1月に着任した木下です。関西人ですが、母が長崎市出身で長与町内にも親戚が住んでいると最近知りました。「どのような研究が行われているか紹介」すると上に書いてありますが、私は研究して論文を書くことよりも、「国際規格」という文書を作る仕事にシフトを置いているちょっと変わった研究者なので、その話をします。
元はIT企業でシステムエンジニアだったのですが、2016年からISO/IECJTC1/SC7Softwareandsystemsengineeringという国際標準化団体の部署で、システム開発関係の国際標準化活動に従事しています。詳細は割愛しますが、ISO/IEC/IEEE15288(システムライフサイクルプロセス)といった業界ではよく知られた国際規格の開発に関与しています。ちょうど6月に年に1度のプレナリ会議がタイのバンコクで開催されたので、その内容や写真をご紹介します。
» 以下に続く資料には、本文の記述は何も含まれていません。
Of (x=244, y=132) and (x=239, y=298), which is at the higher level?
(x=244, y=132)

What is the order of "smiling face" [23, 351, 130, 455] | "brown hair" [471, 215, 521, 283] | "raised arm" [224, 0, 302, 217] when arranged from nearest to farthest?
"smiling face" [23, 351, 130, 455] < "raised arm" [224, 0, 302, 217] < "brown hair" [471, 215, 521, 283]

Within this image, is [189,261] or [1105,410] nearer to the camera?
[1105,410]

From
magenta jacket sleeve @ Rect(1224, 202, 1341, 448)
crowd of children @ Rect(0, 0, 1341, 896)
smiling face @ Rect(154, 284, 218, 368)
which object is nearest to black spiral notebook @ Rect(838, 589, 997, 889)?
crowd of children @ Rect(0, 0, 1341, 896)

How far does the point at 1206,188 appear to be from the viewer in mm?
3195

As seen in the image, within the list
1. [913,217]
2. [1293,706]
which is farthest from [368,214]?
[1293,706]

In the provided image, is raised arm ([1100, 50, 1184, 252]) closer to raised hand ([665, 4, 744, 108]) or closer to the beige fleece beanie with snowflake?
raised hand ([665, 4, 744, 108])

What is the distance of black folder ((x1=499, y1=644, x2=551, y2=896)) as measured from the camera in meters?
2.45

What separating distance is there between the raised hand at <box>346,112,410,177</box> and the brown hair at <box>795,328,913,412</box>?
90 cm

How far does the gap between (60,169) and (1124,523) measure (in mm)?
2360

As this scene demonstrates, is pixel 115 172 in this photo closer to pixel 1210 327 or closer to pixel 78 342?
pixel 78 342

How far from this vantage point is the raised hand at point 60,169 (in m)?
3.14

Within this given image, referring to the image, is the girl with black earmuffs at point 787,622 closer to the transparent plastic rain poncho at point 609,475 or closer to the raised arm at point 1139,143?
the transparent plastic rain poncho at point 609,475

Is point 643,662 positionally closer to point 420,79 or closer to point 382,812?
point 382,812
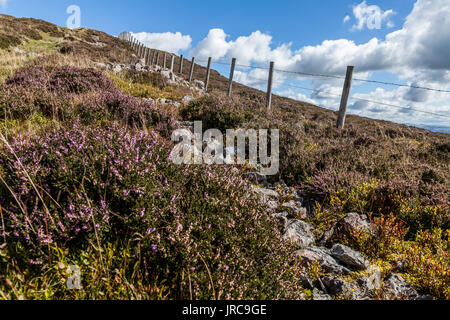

私は2024年4月からSC7国内委員会の委員長を拝命しまして、日本のHeadofDelegateとして活動しています。Delegate(デリゲート)というのは委員のことです。私はそのHeadなので、さしずめ「システムエンジニア日本代表のキャプテン」といった位置づけです。サッカー日本代表に例えると、長谷部誠さんや吉田麻也さんに相当するので「おー!」と自分でもテンション上がりますが、彼らのような実績は全くないペーペーです。(年齢的にもたぶん私が一番若いです)。
バンコクの会議では、10数人の日本人メンバーとともに約1週間の会議に臨みました。会議は日曜日に始まり金曜日に終わります。日月と「この1週間で何を決めるか」の相談があり、月曜午後から金曜午前ぐらいまでは各ワーキンググループに分かれて集中的に議論を進めます。「議論」とは、さまざまな国際規格の開発を進めるためのディスカッションです。「この部分はこの文言に変えたほうがよい」「この規格はこのように開発していこう」といった会話をします。普段はオンラインでの議論が中心なのですが、集中的に議論ができる対面会議は貴重な存在です。

国際規格が出版されると、それは加盟国全体に、法律の次ぐらいに強い文書として規定されるので、たいへん意義深いと感じています。また、それに対応する国内規格(日本でいうとJIS規格)を整備することにもつながります。国際規格という文書を通した平和貢献かなと感じています。
話を戻して対面会議では、ちょっとしたコーヒーブレイクやワイングラス片手のレセプションにおいて、他国の方と他愛ない会話ができるのも良い点です。この「他愛ない会話」が国際標準化活動を円滑にするのです。
国際標準化の話はネット上でもいくつか出していますので、ご興味があれば私の名前で検索して動画をご覧ください。スポーツで「日本代表」になれる機会はこれからなかなかないと思うのですが、この分野ならチャンスがあります!あなたもご一緒に「日本代表エンジニア」はいかがですか?